** Supplied text **

===============

To deal with ever-growing storage requirements, Microsoft also made considerable changes to the underlying database system. All you will need to store your database and log files with Exchange Server 2010 is a 2 TB SATA (or other Direct Attached Storage) disk. As long as you have multiple copies of the database, you’re safe! And the maximum supported database size? That has improved from 200 GB (in an Exchange Server 2007 CCR environment) to 2 TB (in a multiple database copy Exchange Server 2010 environment). If you haven’t yet considered what your business case will look like when upgrading to Exchange Server 2010, bear in mind that this will truly safe a tremendous amount of storage cost - and that’s not marketing talk!
Installing Exchange 2010 is not at all difficult, and configuring a Database Availability Group with multiple copies of the Mailbox Databases is just a click of the mouse (you only have to be a little careful when creating multi-site DAGs). Even installing Exchange Server 2010 into an existing Exchange Server 2003 or Exchange Server 2007 environment is not that hard! The only thing you have to be aware of is the additional namespace that shows up. Besides the standard namespace like webmail.contose.com and Autodiscover.contoso.com, a third namespace shows up in a coexistence environment: legacy.contoso.com. This is used when you have mailboxes still on the old (i.e. Exchange Server 2003 or Exchange Server 2007) platform in a mixed environment.

===============

** Given problem 1 **
According to the Exchange Server 2010 passage, what is the maximum supported database size in a multiple database copy Exchange Server 2010 environment?
** Given problem 2 **
Write out the stretch of the Exchange Server 2010 passage from "Installing Exchange 2010" through "a mixed environment.", substituting "host name" for "namespace" wherever it occurs.

Items from a dataset

===============

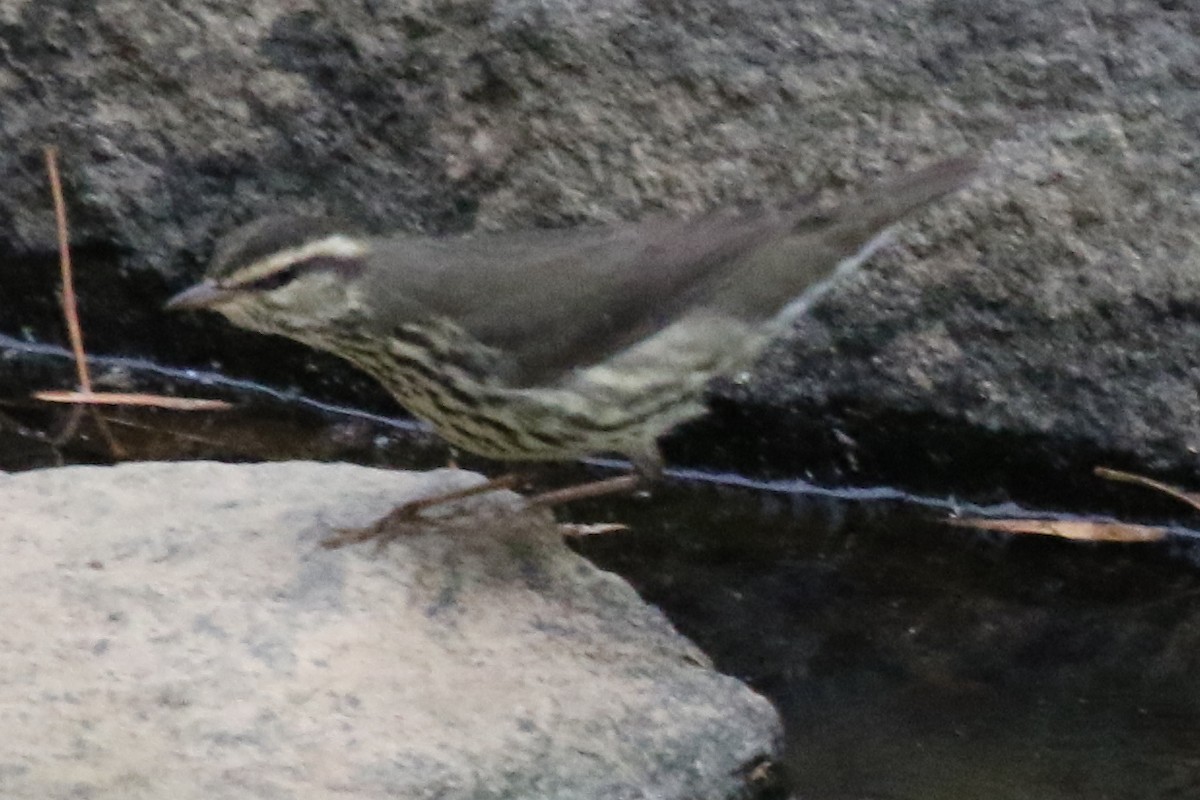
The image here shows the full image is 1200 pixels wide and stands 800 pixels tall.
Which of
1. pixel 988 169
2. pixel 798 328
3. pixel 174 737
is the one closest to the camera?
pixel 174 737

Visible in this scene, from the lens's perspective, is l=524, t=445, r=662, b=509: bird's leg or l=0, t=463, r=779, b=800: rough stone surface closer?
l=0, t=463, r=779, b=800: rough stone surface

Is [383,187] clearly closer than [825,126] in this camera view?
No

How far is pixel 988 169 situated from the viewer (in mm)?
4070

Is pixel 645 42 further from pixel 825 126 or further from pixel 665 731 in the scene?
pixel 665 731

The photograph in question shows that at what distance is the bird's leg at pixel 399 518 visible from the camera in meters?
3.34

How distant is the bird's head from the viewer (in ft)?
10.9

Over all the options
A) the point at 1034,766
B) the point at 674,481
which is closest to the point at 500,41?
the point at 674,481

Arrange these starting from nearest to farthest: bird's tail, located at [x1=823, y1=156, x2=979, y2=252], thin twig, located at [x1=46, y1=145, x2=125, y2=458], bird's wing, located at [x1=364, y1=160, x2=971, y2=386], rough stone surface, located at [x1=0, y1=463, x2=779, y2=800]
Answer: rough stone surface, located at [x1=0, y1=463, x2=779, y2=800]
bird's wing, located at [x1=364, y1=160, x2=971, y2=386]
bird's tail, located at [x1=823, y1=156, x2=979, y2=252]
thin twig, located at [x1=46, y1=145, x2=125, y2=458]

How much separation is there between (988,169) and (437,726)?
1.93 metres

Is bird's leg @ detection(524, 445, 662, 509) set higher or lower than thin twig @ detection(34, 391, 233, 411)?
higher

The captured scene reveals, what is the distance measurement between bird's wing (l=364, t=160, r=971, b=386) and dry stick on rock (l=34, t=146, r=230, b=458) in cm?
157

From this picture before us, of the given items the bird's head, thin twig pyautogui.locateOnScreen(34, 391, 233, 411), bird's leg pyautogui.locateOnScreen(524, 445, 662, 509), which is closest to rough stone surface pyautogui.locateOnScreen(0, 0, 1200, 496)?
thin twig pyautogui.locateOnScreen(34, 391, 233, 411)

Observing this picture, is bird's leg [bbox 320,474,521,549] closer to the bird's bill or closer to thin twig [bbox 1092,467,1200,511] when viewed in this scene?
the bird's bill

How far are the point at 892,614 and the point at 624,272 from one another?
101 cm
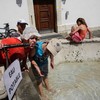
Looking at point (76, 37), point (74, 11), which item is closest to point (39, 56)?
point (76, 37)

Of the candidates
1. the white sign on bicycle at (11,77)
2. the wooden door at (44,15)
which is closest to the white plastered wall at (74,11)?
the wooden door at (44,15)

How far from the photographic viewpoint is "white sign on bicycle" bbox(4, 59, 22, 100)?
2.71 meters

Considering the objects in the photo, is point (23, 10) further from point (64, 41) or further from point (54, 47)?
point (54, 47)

===============

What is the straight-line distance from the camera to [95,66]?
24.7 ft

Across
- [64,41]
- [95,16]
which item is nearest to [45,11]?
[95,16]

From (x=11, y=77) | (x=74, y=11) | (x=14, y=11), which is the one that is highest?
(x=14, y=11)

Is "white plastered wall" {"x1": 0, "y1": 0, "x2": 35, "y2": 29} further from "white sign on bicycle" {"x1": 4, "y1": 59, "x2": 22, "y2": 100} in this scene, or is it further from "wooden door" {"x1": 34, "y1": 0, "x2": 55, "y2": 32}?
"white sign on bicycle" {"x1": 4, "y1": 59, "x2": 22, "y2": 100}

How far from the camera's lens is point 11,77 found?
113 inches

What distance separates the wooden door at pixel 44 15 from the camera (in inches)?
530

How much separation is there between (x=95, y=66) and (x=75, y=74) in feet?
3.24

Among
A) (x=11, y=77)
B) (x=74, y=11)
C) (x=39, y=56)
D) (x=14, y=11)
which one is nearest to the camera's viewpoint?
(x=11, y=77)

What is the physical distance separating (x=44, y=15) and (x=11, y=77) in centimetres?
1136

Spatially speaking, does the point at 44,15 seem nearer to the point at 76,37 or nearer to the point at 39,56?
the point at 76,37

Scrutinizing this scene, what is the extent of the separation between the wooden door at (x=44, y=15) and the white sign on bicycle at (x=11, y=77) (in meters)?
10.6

===============

** Output 1 **
2 TB

** Output 2 **
Installing Exchange 2010 is not at all difficult, and configuring a Database Availability Group with multiple copies of the Mailbox Databases is just a click of the mouse (you only have to be a little careful when creating multi-site DAGs). Even installing Exchange Server 2010 into an existing Exchange Server 2003 or Exchange Server 2007 environment is not that hard! The only thing you have to be aware of is the additional host name that shows up. Besides the standard host name like webmail.contose.com and Autodiscover.contoso.com, a third host name shows up in a coexistence environment: legacy.contoso.com. This is used when you have mailboxes still on the old (i.e. Exchange Server 2003 or Exchange Server 2007) platform in a mixed environment.